On the Banks of the Ichhamati

by - Thursday, July 02, 2009

2009 Maiwa Textile Symposium
On the Banks of the Ichhamati
Bappaditya Biswas

Presented and Introduced by Bappaditya Biswas

A Special Exhibition of Hand-woven Art Pieces Depicting the Story of the Blue Mutiny.

The Ichhamati River (the name translates as whimsical or wishful) unites the two Bengals (now West Bengal and Bangladesh). Under the rising sun of the British Raj, indigo cultivation in this floodplain grew and became one of the most important items of trade for the East India Company.

So profitable was the crop that peasant farmers were forced to plant indigo rather than food. The result was a devastating famine that turned the fertile lands into killing fields: the famous Blue Mutiny. Indigo became a symbol of both colonial oppression and of anti-colonial resistance.

Maiwa is pleased to host an installation of “On the Banks of the Ichhamati.” Conceived by Bappaditya Biswas and Bai Lou studio, the exhibition is a unique combination of traditional weave structures and contemporary forms. The exhibit tells of the journey of the Bengal handloom weavers and is a celebration of Bengal textiles.

Bappa's original weavings will also be available for sale.


Bappaditya Biswas (Bappa) studied batik, wood block printing, and textile design to complement his love of weaving. While he was still a student, his natural facility at the loom caught the attention of many and he was sponsored to attend the Fabric Workshop and Museum in Philadelphia.

Wandering the streets of the USA, looking into shops, attending museums exhibits, and interacting with other artists, he became convinced that Indian craft had a great and unexplored potential.

At the same time the weavers outside Kolkata were pushing Bappa to find markets for the projects they had tried. With encouragement from the weavers, his own vision, and the support of his future wife, Rumi, Bappa left his job and started Bai Lou Studio.

“I started going to the village and staying there to work on ideas and designs. Sometimes I had to sit on the loom and show them what I wanted. Sometimes while watching them weave, a lot of ideas would creep into my head. It became a very interactive platform. Rumi would come in every evening after her work and inevitably get pulled into Bai Lou’s work. Bai Lou has benefited from her clarity of thought – especially in financial matters.”

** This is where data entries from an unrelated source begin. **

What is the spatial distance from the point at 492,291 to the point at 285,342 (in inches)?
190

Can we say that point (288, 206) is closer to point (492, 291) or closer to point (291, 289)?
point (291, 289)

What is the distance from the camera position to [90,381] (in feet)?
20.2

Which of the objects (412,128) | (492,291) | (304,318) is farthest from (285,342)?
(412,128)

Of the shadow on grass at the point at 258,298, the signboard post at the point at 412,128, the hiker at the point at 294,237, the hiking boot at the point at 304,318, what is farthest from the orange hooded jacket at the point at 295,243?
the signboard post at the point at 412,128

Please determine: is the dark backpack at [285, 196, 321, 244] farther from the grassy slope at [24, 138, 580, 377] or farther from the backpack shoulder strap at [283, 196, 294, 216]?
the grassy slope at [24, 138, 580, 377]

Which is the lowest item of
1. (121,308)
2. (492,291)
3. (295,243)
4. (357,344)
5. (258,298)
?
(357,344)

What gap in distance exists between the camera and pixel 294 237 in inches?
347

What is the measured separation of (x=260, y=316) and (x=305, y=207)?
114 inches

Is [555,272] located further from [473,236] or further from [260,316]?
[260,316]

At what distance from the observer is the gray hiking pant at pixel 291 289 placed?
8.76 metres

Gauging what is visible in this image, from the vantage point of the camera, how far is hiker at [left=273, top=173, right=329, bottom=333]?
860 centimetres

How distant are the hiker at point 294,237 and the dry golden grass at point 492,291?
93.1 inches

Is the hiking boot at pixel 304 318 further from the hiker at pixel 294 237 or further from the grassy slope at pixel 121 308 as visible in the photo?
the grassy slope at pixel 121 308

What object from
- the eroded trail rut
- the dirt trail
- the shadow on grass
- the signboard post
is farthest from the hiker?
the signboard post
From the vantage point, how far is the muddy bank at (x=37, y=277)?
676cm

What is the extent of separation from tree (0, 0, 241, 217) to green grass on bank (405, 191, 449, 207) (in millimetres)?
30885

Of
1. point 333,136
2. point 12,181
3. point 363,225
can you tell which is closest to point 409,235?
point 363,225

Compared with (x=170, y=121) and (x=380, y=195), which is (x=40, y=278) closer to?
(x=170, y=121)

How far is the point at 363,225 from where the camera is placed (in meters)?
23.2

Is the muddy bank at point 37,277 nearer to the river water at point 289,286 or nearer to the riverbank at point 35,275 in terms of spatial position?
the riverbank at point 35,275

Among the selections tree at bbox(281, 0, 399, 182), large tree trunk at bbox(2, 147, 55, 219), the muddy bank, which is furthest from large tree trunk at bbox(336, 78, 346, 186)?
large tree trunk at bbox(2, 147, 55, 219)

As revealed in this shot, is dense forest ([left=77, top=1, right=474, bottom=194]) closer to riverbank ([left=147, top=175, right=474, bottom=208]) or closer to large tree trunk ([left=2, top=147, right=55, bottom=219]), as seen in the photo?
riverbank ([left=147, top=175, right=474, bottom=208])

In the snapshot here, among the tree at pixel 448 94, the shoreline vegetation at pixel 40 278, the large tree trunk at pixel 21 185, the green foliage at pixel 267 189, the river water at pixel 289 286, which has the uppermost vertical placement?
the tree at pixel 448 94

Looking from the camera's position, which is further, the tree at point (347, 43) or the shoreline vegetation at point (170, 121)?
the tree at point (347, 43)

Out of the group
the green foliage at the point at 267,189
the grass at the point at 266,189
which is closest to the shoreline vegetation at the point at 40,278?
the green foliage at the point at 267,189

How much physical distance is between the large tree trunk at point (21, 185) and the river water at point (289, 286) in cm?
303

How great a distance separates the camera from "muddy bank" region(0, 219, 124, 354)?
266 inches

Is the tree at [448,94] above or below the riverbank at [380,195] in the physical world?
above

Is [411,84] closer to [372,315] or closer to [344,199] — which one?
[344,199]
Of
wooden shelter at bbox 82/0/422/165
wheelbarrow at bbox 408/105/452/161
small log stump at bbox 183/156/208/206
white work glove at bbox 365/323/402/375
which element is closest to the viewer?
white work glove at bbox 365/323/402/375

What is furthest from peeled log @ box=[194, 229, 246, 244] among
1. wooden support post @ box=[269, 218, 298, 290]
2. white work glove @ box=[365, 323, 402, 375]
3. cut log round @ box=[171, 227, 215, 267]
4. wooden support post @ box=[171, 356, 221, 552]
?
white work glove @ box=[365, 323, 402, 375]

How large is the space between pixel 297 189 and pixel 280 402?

Bai Lou specializes in hand weaves and techniques like jamdani (extra weft), double and triple cloths (extra warps), fine and coarse cotton muslins, and plain tabby weave. The ability to weave different textures and fabrics has been combined with the much bigger responsibility of keeping alive the tradition of weaving. Bai Lou has been awarded the UNESCO Seal of Excellence for Handcrafts.